-- start of SOURCE PASSAGE --
Well, I finished unpacking from the trip to Turkey and organized the souvenirs into these nifty little gift bags. At work yesterday, I passed out all of the gifts to the people who linked in helped me solve the problem I was working on over there. It was great fun seeing everyone's reaction. I promised to bring a souvenir back for Marisa, the second from the left is for her. Hopefully I'll see her and our instructor, Mel Odom, at class tonight.



Got a couple of pieces of news while I was gone. One of them is bad, and the other is good, but a little unexpected. The good news is that I'll be starting an important new assignment soon to at work. The new adventure begins in a couple of weeks. Hopefully this is onward and upward ... ah, Life in the Corporate World. Another day ... another $1.35 after taxes.

Monday, March 03, 2008

There's No Place Like Home

Home at last! What a trip. So much excitement ... so little time ... I have to confess that getting to work like this is why I am still a lackey to my corporate masters. Where did they send me this time? Ankara, Turkey.

I went on this adventure with a corporate handler named Nix. Nix doesn't like his real first name, so he tries to get everyone to call him "Nix" and I'm not sure why because I've seen his real name and THAT ain't it. Nix's full time job is preparing and presenting briefings, executive hand-holding, and putting out corporate fires. He's been doing this same thing since the Cold War, so he's gray, brittle, and talks about his prostate a lot. He hates coffee, people who whisper and Republicans. He loves American food, drinking tap water, and firearms. His working vocabulary actually includes the phrase "commie, pinko bed-wetter."

My job is much simpler. I'm a technical Prima Donna. For purposes of Full Disclosure, my resume also includes Self Righteous Prick and Insufferable Ass, the proximal location of which, I'm sure, qualifies me for Management.

When we landed at Washington Dulles, so I turned on my cell phone and called the office.

THEM
Did you know that CNN is reporting that 10,000 Turkish soldiers had crossed the border into northern Iraq to chase the PKK?

ME
(bitter sarcasm)
Great.

THEM
(gleeful anticipation)
What part of Turkey are you going to anyway?

Whenever I received news like this when I was in the Army, I could immediately locate my next duty station by finding the biggest, nastiest, steaming anal-esque fissure on the map. Once again, it looked as though I would be riding to that destination with my old friends, Bitterness and Cynicism wedged in between Nix and I.

Our next stop was in Munich, Germany. I wanted to buy a Diet Coke in a newsstand in the airport, but my Corporate "Hi-Ho, Let's Go!" Card was rejected at the cash register. I had no Euros, so Nix paid while I called the Card.

ME
No "Hi-Ho". Wassup?

THEM
You are the Bad One. You tried to use the Precious in a Duty Free store. We've protected Precious from places like that. We will report to Management every such attempt to improperly use Precious. Is there anything else I can help you with?
-- end of SOURCE PASSAGE --
TO DO |
A. Answer the following questions using the blog post:
(i) To which city was the writer sent on the trip?
(ii) In which city was the corporate card rejected at a newsstand?
(iii) Who is named as the instructor of the class?
B. Return every line of the records that contains the string "sign", treating uppercase and lowercase letters as distinct.
The blog post and the records come from unrelated sources.
-- start of RECORDS SUPPLIED --
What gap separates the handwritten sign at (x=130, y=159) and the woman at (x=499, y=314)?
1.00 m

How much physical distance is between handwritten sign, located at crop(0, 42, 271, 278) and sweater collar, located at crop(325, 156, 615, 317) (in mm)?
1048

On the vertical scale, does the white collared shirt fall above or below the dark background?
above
-- end of RECORDS SUPPLIED --
-- start of RECORDS SUPPLIED --
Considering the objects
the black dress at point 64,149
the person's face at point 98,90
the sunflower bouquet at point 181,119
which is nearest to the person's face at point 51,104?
-- end of RECORDS SUPPLIED --
SET OF ANSWERS |
A.
(i) Ankara, Turkey
(ii) Munich, Germany
(iii) Mel Odom

B.
What gap separates the handwritten sign at (x=130, y=159) and the woman at (x=499, y=314)?
How much physical distance is between handwritten sign, located at crop(0, 42, 271, 278) and sweater collar, located at crop(325, 156, 615, 317) (in mm)?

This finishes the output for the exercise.